Ричард подоткнул ей одеяло, чтобы она не простудилась, и вернулся в гостиную. Дом был полон детей, он слышал их. Их ножки топали вверх и вниз по лестнице, они разгребали золу в камине. Он слышал, как они негромко перекликаются на террасе. Перед тем как пойти спать, он положил на верхнюю полку три толстые книги.

Роды были страшно тяжелые. Когда все кончилось и Алисия, бледная и измученная, лежала в кровати, Ричард принес маленького и положил его с ней рядом.

– Да, — сказала она удовлетворенно, — он похож на статуэтку. Я это знала, конечно. И мы, конечно, назовем его Давидом.

В гостиную спустился монтерейский доктор и сел рядом с Ричардом у камина. Он угрюмо насупил лоб и все вертел и вертел на среднем пальце масонское кольцо. Ричард откупорил бутылку бренди и налил две стопки.

– Я хочу выпить за своего сына, доктор.

Доктор поднес стопку к носу и фыркнул по-лошадиному:

– Ох, и хорош, мерзавец.
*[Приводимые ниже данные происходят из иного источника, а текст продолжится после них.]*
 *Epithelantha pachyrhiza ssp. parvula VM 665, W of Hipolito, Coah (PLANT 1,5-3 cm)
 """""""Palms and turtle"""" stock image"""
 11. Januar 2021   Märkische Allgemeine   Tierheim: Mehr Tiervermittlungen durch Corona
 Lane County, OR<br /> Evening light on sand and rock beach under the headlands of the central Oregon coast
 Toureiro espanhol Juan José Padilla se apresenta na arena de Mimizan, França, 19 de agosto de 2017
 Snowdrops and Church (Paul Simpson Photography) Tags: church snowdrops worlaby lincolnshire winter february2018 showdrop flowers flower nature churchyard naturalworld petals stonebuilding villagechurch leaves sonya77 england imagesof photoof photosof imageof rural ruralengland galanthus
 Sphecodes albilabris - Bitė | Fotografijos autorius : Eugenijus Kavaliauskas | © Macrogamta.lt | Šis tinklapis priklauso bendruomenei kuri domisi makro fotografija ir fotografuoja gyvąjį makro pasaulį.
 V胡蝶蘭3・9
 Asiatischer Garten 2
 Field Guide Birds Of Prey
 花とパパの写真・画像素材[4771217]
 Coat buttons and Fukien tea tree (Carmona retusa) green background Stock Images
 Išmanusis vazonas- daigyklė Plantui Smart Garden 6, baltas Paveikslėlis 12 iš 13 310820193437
Выпейте лучше за жену.

– Да, конечно.

Они выпили.

– Ну, а эту за сына.

– Выпейте и эту за жену.

– Почему? — удивленно спросил Ричард.

Доктор почти касался носом бренди в своей стопке.
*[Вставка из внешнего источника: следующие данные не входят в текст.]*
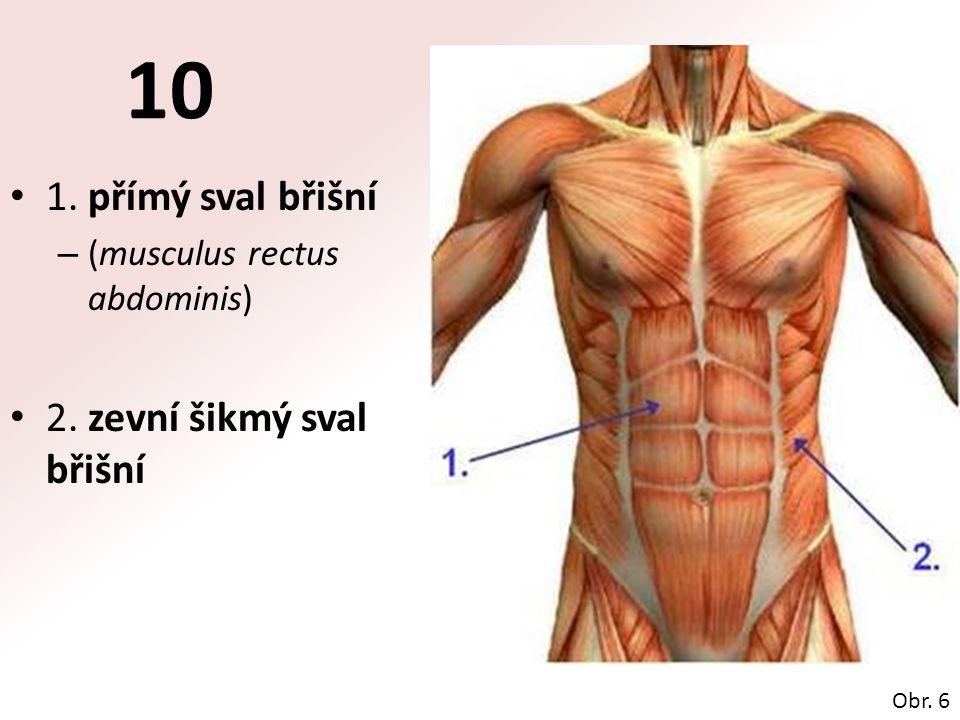 10 1. přímý sval břišní – (musculus rectus abdominis) 2. zevní šikmý sval břišní Obr. 6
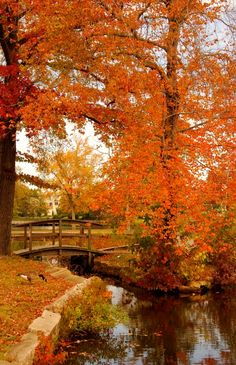Autumn on Lake Carasaljo in Lakewood, New Jersey.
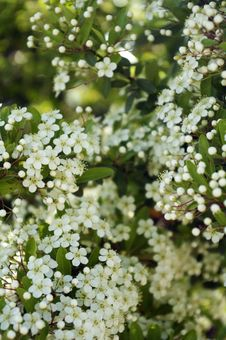 Free Little White Flowers Royalty Free Stock Photography - 35051297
– Нечто вроде благодарственной жертвы. Вы сейчас чуть было не овдовели.

Ричард залпом проглотил свою стопку.

– Я этого не знал. Я думал… я не знал этого. Я думал, что первые роды всегда трудные.
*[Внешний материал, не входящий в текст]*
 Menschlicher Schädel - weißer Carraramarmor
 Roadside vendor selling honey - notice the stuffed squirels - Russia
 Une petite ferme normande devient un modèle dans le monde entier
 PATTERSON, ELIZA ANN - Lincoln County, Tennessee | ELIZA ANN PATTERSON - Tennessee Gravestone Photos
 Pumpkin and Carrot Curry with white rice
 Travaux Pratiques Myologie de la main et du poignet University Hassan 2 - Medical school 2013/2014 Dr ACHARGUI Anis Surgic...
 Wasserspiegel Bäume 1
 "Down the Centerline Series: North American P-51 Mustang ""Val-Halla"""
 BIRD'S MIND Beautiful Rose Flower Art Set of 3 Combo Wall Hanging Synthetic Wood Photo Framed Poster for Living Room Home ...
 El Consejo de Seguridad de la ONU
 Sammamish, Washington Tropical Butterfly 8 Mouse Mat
– Налейте-ка мне еще, — распорядился доктор. — Других детей у вас уже не будет.

Ричард, наполнявший в это время стопку, замер.

– Что вы хотите этим сказать? Конечно, у меня будут другие.

– Но не от этой жены, это уж точно. С ней все. Заведите еще одного ребенка, и вы останетесь без жены.

Ричард словно окаменел. Негромкий топот детских ног, который в последние месяцы чудился ему в доме, внезапно замер. Казалось, он услышал, как дети украдкой пробираются через парадную дверь и спускаются по ступенькам.

Доктор угрюмо рассмеялся.

– Может, вам напиться, если вы принимаете это так близко к сердцу?

– Нет, нет, что вы! Я, пожалуй, и не смогу.

– Ну… в общем, ладно, налейте-ка мне еще одну напоследок. Боюсь, продрогну я по дороге домой.

Только через полгода Ричард решился сказать жене, что она не сможет больше иметь детей. Он хотел, чтобы она набралась сил, прежде чем он обрушит на нее этот удар. Когда же он, наконец, пришел к ней, он почувствовал себя виноватым за то, что собирался сказать. Алисия держала ребенка на коленях и время от времени наклонялась схватить губами его растопыренные пальчики. Ребенок таращил на нее мутные глазенки и, улыбаясь влажными губками, шевелил своими прямыми пальчиками, приглашая ее снова их схватить. В окно сплошным потоком вливался солнечный свет. Слышно было, как где-то далеко один из их работников тягуче и монотонно ругает впряженных в борону лошадей. Алисия подняла голову и слегка нахмурилась.

– Его уже пора крестить, правда, Ричард?

– Да, — согласился он. — Я съезжу в Монтерей, договорюсь.

Видно было, что ее мучает какая-то мысль.

– Как ты думаешь, не поздно еще дать ему другое имя?

– Нет, конечно. А зачем это тебе? Как ты хочешь его назвать?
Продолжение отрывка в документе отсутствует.